Tasks to carry out:
• A. From the passage on enumerative induction, extract the part that begins at the words "Surely that follows" and stops after "is this one.".
• B. In the passage on enumerative induction, what conclusion does the typical swan example draw?

Passage shown:

·····

A thing occurred to me while i was reviewing the idea of enumerative induction becus i mentioned it to a friend of mine. The thing is that such inductions are often presented in the a way like this:
A particular thing of the type F is also of the type G
Here is another one
And another
…
Thus, all things of type F are also of type G
Suppose we formalize it in a simple lazy way:
(∃!x1)(F x1∧G x1)
(∃!x2)(F x2∧G x2)
…
(∃!xn)(F xn∧G xn)
⊢ (∀x)(Fx→Gx)
But wait, one might as well draw the conclusion:
⊢ (∀x)(Gx→Fx)
Surely that follows just as well. However, if we keep this in mind when reviewing the typical example, then we get a result that differs from normal:
This swan is white.
So is this one.
And this one.
…
So, all swans are white.

·····

Supplied entries:
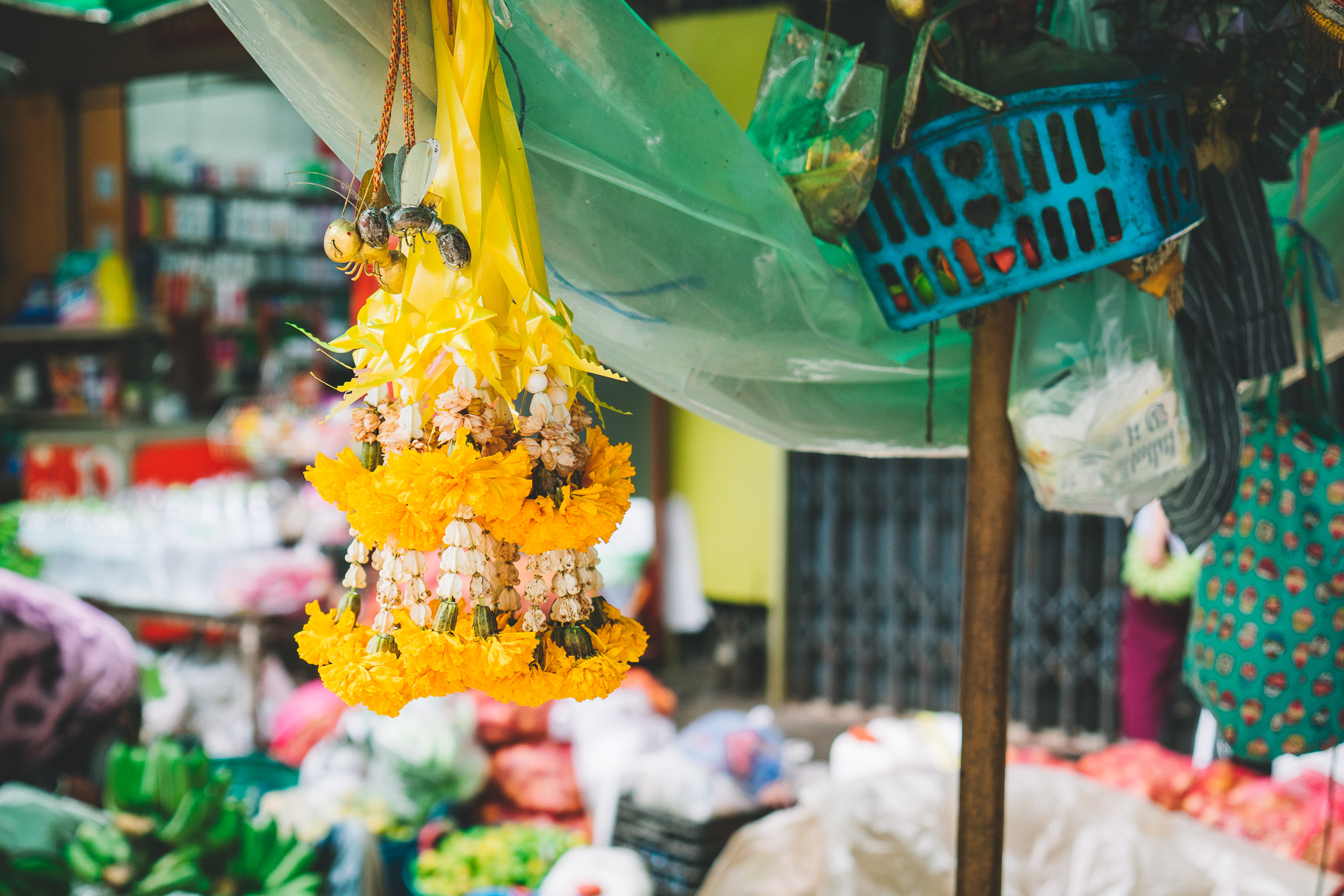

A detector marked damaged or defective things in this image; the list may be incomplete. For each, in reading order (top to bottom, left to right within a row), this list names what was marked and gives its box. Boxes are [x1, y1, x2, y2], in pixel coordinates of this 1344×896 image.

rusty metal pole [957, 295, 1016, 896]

·····

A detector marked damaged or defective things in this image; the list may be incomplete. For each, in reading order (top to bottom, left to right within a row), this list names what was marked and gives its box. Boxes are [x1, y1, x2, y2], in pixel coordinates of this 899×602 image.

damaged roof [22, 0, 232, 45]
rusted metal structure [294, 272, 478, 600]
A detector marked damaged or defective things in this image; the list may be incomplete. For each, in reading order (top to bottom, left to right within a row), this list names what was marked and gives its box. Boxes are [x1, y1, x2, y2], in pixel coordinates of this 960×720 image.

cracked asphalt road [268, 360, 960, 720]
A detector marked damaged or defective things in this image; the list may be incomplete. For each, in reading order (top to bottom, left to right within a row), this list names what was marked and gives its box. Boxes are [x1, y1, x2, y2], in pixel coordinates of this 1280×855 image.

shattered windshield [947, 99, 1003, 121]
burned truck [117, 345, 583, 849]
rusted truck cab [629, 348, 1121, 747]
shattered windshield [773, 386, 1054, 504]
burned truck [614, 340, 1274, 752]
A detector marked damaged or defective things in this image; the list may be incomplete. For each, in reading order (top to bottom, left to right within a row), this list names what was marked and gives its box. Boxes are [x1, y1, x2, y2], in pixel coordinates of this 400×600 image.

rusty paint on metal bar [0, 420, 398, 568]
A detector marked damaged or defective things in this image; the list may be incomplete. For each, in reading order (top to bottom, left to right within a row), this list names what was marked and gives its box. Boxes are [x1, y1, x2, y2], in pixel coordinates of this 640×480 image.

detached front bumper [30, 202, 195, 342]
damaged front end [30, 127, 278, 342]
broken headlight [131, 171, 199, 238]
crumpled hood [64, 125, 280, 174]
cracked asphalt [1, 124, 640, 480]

·····

Responses:
• A.
Surely that follows just as well. However, if we keep this in mind when reviewing the typical example, then we get a result that differs from normal:
This swan is white.
So is this one.

• B. All swans are white.